Il diritto di recesso in un investimento in startup fa sorridere, perché chiedere di vedersi restituito il capitale investito è completamente disallineato al motivo per cui l’investitore spera di essere premiato col tempo: il rischio stesso di fallimento.

  • Clausola di non diluizione per l’investitore

Se il successivo aumento di capitale porta la valutazione della startup ad un valore inferiore a quello precedente, l’investitore non si diluisce.

Significa che se un nuovo socio entra a far parte della società ad una valutazione più bassa rispetto a quella dell’investitore, la percentuale del capitale destinata al nuovo socio sarà sottratta esclusivamente dai founders. L’investitore avrà dunque una percentuale del capitale sociale dal valore pari a quello in cui è entrato: in pratica, le sue quote aumenteranno fino a raggiungere la valutazione pari al momento del suo ingresso.

  • Contratto di consulenza con l’investitore

L’investimento è subordinato all’accettazione di un contratto di consulenza stipulato tra l’investitore e la startup.

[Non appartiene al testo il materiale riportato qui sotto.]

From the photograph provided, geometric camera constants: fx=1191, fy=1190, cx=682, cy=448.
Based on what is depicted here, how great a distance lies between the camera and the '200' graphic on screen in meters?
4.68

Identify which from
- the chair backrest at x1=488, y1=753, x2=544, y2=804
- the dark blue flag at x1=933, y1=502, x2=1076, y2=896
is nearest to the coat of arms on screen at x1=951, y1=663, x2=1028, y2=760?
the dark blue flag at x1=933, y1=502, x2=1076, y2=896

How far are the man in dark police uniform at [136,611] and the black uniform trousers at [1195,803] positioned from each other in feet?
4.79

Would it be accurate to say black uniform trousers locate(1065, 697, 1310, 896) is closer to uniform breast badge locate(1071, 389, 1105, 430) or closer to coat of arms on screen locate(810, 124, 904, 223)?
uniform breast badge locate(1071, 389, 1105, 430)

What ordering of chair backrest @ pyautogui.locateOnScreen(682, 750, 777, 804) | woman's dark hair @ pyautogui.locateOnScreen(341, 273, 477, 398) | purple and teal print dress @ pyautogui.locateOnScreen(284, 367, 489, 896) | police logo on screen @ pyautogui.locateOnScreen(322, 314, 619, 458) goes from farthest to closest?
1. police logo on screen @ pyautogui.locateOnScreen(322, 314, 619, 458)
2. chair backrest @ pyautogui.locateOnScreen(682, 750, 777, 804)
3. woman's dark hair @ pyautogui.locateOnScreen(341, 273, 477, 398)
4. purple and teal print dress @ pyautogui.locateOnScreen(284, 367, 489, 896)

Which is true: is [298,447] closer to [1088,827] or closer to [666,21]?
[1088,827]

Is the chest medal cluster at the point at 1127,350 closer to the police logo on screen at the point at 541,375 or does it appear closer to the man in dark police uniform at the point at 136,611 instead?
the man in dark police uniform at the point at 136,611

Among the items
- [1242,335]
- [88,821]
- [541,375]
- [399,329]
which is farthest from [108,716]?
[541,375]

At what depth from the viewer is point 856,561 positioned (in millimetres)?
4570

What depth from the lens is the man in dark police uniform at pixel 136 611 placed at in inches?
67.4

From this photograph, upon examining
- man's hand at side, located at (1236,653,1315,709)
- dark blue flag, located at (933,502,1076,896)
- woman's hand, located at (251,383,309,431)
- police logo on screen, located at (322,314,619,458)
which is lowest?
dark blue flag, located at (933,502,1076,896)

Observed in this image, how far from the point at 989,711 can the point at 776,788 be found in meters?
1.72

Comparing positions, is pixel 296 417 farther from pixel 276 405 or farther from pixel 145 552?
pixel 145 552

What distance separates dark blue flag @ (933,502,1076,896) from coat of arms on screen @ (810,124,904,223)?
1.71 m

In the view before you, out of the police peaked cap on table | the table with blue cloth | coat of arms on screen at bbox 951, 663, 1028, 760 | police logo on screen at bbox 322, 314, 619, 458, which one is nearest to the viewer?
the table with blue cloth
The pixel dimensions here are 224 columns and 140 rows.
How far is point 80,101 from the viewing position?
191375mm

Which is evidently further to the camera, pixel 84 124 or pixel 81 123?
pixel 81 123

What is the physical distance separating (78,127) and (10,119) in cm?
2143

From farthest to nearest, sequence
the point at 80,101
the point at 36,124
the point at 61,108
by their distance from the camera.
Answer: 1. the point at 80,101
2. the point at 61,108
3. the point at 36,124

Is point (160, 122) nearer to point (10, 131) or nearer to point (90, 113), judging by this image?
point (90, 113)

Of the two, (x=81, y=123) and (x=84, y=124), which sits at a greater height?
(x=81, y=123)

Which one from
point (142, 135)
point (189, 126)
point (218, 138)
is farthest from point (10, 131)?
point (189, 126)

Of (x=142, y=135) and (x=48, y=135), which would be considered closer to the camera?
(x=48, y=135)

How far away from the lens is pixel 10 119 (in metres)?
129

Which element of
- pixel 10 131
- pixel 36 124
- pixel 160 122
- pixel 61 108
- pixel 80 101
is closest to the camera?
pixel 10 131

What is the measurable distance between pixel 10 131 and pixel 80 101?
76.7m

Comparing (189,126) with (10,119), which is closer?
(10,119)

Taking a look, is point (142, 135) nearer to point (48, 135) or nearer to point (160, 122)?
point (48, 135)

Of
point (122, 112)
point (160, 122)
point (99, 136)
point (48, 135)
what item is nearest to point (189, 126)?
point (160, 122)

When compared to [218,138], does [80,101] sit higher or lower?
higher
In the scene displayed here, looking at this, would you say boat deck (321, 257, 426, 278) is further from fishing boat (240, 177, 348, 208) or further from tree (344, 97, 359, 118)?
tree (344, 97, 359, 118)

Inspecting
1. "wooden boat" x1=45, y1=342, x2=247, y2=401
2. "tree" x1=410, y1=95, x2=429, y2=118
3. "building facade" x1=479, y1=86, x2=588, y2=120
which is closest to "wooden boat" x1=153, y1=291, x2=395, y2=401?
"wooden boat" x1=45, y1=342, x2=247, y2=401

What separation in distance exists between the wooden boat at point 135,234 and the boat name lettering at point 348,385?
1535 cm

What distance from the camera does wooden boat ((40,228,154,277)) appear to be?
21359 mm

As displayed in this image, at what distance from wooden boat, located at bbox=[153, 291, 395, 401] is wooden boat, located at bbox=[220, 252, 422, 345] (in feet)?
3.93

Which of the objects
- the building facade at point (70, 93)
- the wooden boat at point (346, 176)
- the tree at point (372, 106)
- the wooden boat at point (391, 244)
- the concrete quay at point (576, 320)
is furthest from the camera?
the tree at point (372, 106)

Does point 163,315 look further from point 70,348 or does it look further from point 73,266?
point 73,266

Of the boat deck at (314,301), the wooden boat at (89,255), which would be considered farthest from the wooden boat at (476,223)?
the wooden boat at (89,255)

Tale contratto prevede una durata e delle condizioni economiche già prefissate.

Infine, il capolavoro: di fatto, l’azienda sta ripagando indietro l’investimento effettuato in cambio di consulenza erogata dallo stesso investitore.

Conclusioni: clausole troppo vincolanti segnalano poca fiducia

Le clausole analizzate risultano essere inopportune se considerata, in particolar modo, la fase e la maturità del round. È inconcepibile proporre un term sheet così abbondante, con clausole molto dettagliate e vincolanti. I founders non dovrebbero firmare questi term sheet: danneggiano la loro idea e creano enormi difficoltà al round successivo. È importante avere in cap table investitori che per primi credono nella loro idea, anche se ciò significa rischiare maggiormente: è il lavoro degli investitori.

In una successiva analisi, saranno studiate in dettaglio le clausole che di solito richiede un investitore statunitense in occasione di un round seed, così da comprenderne le differenze e tentare di individuare un modello comune che possa funzionare anche in Italia.

Se si vuole stimolare il nostro Paese a produrre nuove idee, ad attrarre talenti e a non far scappare quelli che ci sono già, copiare le best practice di chi è avanti potrebbe essere una buona idea, anche nel Venture Investing.